1. je me retrouve avec vous dans le village devant cette claie en ferraille. C'était l'idée d'une artiste ces claies métallique. Pardi elles résisteront mieux que si elles avaient été en bois et puis moi je les trouve belles comme ça toute blanches. Ils les ont installés pour nous rendre hommage qu'ils ont dit. On y a « trimé » dans les montagnes. Ces bottes, ces outils me rappellent beaucoup de souvenirs la lampe à pétrole, l’atraçador, la frenhau...
2. Voilà 2 claies qui rappellent le parc que je déplaçais tous les jours. Le troupeau était parqué matin et soir pour la traite. Le parc était constitué de claies, de barrières faites de 4 planches horizontales encastrées dans 2 montants en bois.
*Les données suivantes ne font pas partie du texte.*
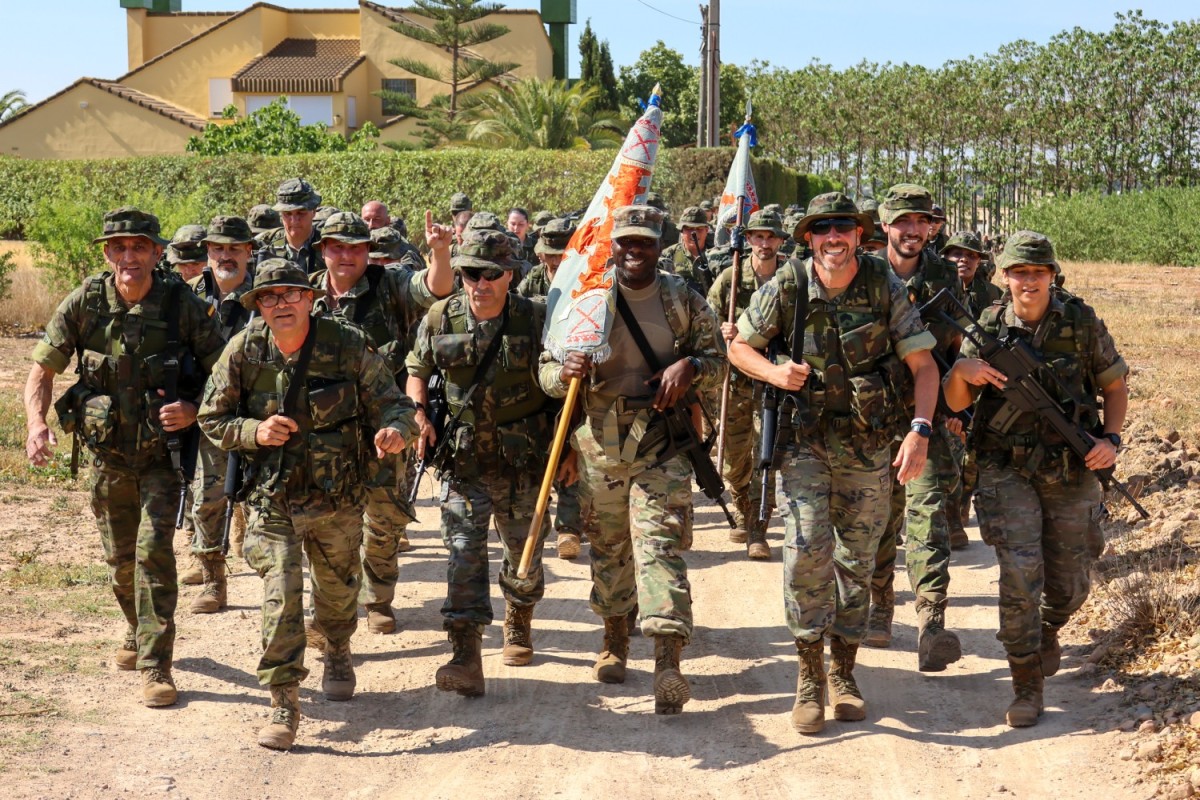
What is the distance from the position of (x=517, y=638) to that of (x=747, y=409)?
3250mm

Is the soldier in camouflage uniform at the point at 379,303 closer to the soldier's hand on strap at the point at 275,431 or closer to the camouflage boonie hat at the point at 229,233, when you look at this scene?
the camouflage boonie hat at the point at 229,233

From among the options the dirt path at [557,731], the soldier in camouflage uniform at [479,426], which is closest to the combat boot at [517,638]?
the dirt path at [557,731]

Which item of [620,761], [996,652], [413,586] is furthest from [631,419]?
[413,586]

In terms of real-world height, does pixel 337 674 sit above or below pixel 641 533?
below

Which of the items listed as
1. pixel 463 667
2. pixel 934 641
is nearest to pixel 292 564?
pixel 463 667

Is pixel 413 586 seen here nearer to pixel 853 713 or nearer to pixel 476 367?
pixel 476 367

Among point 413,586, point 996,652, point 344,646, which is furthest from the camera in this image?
point 413,586

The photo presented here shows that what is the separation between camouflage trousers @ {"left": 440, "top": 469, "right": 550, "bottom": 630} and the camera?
6.88 meters

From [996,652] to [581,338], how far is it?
2.99 meters

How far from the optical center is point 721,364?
21.7 ft

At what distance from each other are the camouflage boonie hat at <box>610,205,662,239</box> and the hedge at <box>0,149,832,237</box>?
21.4m

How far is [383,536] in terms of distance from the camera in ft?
25.8

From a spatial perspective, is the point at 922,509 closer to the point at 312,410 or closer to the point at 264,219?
the point at 312,410

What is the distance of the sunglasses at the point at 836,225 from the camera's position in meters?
6.29
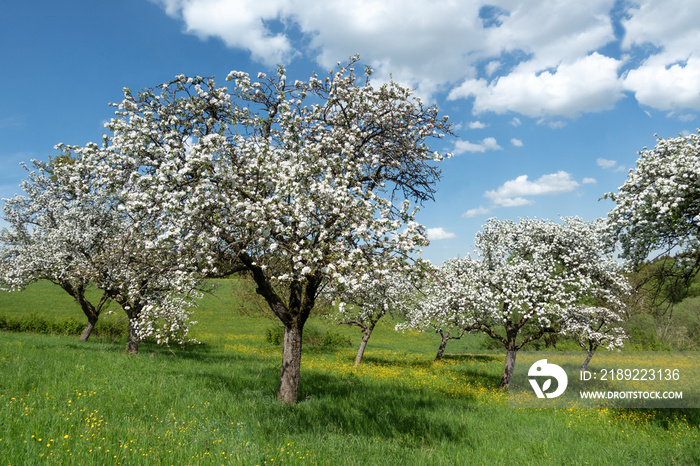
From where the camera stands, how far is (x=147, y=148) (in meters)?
9.51

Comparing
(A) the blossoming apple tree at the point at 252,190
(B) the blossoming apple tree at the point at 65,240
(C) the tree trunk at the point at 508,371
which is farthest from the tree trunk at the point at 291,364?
(C) the tree trunk at the point at 508,371

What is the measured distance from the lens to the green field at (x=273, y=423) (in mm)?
7406

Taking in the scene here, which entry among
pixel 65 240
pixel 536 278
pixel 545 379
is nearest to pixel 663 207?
pixel 536 278

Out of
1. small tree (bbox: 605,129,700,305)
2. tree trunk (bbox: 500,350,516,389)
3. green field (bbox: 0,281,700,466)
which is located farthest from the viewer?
tree trunk (bbox: 500,350,516,389)

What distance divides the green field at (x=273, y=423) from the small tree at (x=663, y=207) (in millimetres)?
5029

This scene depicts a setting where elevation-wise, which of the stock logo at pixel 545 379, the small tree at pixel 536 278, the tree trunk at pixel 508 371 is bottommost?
the stock logo at pixel 545 379

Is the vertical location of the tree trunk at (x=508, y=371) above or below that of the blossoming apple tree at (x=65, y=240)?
below

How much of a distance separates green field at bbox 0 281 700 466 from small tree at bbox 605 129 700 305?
5.03 metres

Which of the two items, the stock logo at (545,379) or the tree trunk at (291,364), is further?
the stock logo at (545,379)

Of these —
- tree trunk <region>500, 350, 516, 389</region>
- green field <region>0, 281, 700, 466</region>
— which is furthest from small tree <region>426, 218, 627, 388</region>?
green field <region>0, 281, 700, 466</region>

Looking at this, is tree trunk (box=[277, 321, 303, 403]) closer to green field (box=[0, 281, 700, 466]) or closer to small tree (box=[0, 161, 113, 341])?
green field (box=[0, 281, 700, 466])

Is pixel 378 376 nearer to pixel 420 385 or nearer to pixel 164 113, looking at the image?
pixel 420 385

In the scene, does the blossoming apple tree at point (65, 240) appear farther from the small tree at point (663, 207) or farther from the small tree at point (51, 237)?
the small tree at point (663, 207)

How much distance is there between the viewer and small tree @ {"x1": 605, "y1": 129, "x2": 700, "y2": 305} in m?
9.70
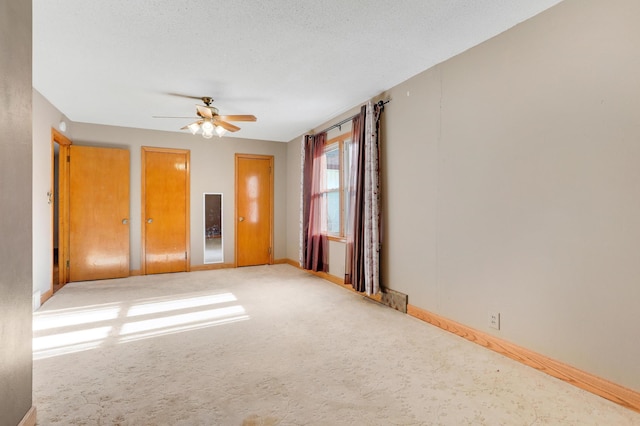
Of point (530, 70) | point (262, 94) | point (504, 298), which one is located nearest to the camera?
point (530, 70)

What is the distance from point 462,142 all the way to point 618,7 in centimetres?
127

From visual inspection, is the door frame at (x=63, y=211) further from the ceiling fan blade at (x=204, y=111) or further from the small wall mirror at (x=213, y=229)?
the ceiling fan blade at (x=204, y=111)

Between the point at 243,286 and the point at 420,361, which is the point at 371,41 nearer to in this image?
the point at 420,361

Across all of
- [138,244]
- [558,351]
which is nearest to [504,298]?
[558,351]

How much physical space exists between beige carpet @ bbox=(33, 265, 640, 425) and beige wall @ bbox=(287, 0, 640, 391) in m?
0.37

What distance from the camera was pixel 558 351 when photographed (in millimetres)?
2248

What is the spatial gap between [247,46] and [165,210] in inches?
154

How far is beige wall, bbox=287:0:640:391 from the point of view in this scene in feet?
6.43

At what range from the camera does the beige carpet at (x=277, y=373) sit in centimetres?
183

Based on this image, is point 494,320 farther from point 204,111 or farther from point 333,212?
point 204,111

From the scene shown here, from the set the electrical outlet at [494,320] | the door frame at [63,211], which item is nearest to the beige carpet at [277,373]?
the electrical outlet at [494,320]

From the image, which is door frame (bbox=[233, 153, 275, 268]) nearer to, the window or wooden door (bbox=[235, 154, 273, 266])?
wooden door (bbox=[235, 154, 273, 266])

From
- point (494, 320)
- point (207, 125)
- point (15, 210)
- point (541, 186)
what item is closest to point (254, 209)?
point (207, 125)

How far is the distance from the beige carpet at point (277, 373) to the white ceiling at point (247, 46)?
254 centimetres
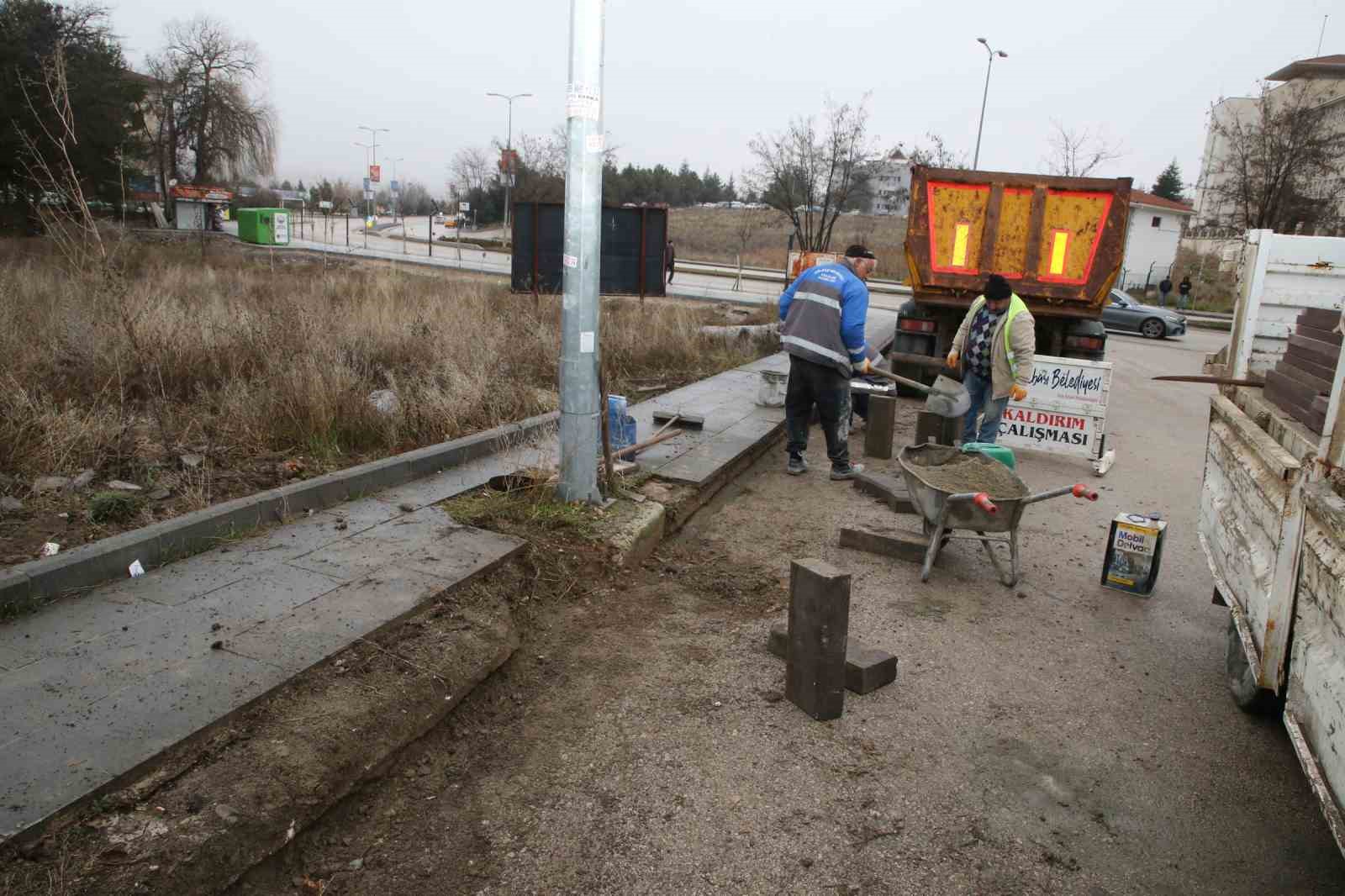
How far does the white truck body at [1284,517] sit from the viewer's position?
249 centimetres

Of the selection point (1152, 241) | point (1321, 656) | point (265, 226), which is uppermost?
point (1152, 241)

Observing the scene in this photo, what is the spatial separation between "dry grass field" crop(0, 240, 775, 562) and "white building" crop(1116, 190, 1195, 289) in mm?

Ce parc il fallait le déplacer presque tous les jours et ça c'était mon travail. C'était très lourd pour un petit bonhomme de 11 ans. Combien de fois j'ai pleuré seul avec mes claies en pensant à ma maison.
Ces 2 claies sont les seules qui ressemblent à celles que je portais. Ce chemin c'est celui que les troupeaux suivaient pour rejoindre la montagne.
3. Voilà une autre claie : celle-là est toute seule, un peu comme moi, le pâtre, le petit berger. Qui se préoccupait du petit pâtre avec son chien, son bâton et son harmonica, à 11 ans on a envie de jouer comme tous les enfants et moi qui faisais déjà un travail d'homme. De temps en temps, en cachette, je jouais. Je jouais avec mon seul compagnon, mon Perlou, mon complice.
4. Je suis resté berger jusqu'à l'âge de 16 ans et j'ai grimpé les échelons. Aide vacher jusqu'à 18 ans j'ai appris à fabriquer le fromage grâce à mon vacher qui m'a enseigné le métier et quand celui-ci a pris sa retraite je lui ai naturellement succédé. J'avais 18 ans et je n'étais pas peu fier, j'étais devenu le patron de la montagne celui qui pouvait dire au propriétaire lui-même : « ici c'est moi le patron » en fermant la claie d'entrée à la montagne.
5. J'ai été le dernier buronnier des plateaux de Pailherols. Cette montagne à droite avec les genêts et les genévriers, ces odeurs et ces montagnes à perte de vue, son buron « moderne » excusez-moi mais moi ça me travaille. J'y ai trimé 20 ans et j'en suis parti à 70 ans. Ce buron a été le dernier de la région, le dernier où 3 hommes ont fabriqué du Cantal jusque vers l'an 2000.
6. On est monté. On a la vue au soleil couchant vers le plateau du Coyan.
Un peu plus vers le nord, dans la forêt, sur la rive droite du Goul il y a des restes de la vieille ferme de Troncule.
Ici on écoutait les bruits du concasseur de Curebourse près du rocher ou la légende dit qu'on pendait les condamnés à mort, où celui du train qui montait dans la vallée de Vic en direction de Clermont. Quand on les entendait on savait qu'il allait pleuvoir il fallait se préparer et surtout craindre un orage pendant la traite. Les bêtes aussi ça les effrayait.
7. J'ai été longtemps vacher dans cette montagne et si j'en suis parti ce n'est pas parce que je ne m'y plaisais plus ou que le patron n'était pas content de moi non ! Dans cette montagne de Puechmouriez, pour la première fois de ma vie j'ai fermé un buron. L’estive était finie il ne monterait plus personne dans ce « masuc ».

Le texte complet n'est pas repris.